Jusqu’à l’équivalent du secondaire 3, l’évaluation n’est pas perçue comme un processus de sélection, tandis que l’architecture des écoles et la place accordée aux élèves sont très différentes du modèle québécois. «La Finlande sélectionne davantage ses futurs enseignants et valorise plus la profession que le Québec, note Louise Lafortune. C’est un facteur très important pour la réussite des élèves, un véritable projet social mis en place sur plusieurs années.»

Car implanter des réformes prend du temps. En Finlande, les programmes sont élaborés par un organisme indépendant qui assure une certaine continuité. «Tout ça ne demande pas un budget démesuré.
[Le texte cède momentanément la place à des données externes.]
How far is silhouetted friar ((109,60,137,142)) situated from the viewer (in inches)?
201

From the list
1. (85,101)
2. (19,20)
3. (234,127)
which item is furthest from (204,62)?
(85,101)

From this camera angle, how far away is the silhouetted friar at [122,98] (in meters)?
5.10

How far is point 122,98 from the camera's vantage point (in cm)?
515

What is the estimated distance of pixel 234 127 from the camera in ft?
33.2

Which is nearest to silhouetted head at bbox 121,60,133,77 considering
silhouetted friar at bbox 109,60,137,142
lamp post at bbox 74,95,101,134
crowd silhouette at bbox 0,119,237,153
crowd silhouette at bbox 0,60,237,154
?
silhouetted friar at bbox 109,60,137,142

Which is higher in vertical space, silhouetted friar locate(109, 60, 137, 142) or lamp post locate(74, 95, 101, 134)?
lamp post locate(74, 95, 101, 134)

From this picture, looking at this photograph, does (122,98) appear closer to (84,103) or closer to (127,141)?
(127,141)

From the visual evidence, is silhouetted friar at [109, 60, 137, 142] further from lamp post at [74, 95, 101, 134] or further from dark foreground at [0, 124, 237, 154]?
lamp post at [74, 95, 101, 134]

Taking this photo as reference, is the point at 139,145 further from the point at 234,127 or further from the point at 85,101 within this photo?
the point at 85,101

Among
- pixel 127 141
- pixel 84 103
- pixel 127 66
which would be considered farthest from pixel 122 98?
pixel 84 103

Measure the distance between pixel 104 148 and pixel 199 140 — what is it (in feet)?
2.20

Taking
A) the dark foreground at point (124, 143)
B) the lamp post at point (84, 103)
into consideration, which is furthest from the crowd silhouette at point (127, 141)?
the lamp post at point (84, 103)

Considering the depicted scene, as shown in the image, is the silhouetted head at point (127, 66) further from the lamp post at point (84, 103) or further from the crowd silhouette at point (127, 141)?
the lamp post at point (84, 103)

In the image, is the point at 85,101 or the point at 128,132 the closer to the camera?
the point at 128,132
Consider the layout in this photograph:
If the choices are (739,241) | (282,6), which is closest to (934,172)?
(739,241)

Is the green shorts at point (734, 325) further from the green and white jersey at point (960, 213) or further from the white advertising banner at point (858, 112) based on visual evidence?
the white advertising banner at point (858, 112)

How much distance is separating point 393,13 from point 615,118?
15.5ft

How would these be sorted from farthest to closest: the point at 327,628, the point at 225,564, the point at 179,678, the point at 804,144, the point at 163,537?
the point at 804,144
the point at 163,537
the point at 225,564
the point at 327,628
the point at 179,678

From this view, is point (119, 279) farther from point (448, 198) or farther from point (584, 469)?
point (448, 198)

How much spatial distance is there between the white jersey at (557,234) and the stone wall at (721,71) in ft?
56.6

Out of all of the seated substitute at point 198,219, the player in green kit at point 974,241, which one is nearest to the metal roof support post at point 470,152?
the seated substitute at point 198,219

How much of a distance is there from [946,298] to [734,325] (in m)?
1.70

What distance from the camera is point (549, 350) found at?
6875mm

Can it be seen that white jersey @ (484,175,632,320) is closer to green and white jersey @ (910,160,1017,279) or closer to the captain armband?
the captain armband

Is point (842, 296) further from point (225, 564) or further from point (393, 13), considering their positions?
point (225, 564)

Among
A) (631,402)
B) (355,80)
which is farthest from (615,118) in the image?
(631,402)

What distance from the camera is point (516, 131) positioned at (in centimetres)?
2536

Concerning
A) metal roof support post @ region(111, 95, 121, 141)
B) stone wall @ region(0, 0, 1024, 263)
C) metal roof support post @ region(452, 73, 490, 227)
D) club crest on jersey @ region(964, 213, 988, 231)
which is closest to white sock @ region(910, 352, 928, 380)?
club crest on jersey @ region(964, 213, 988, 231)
Il s’agit surtout de mettre les bonnes ressources au bon endroit», estime Réjean Parent.

S’inspirer sans transposer
Pour autant, pas de recette finlandaise qui tienne sans… la Finlande elle-même. «On ne peut pas prendre un élément et se dire qu’en le transposant, on arrivera forcément au même résultat», met en garde Louise Lafortune.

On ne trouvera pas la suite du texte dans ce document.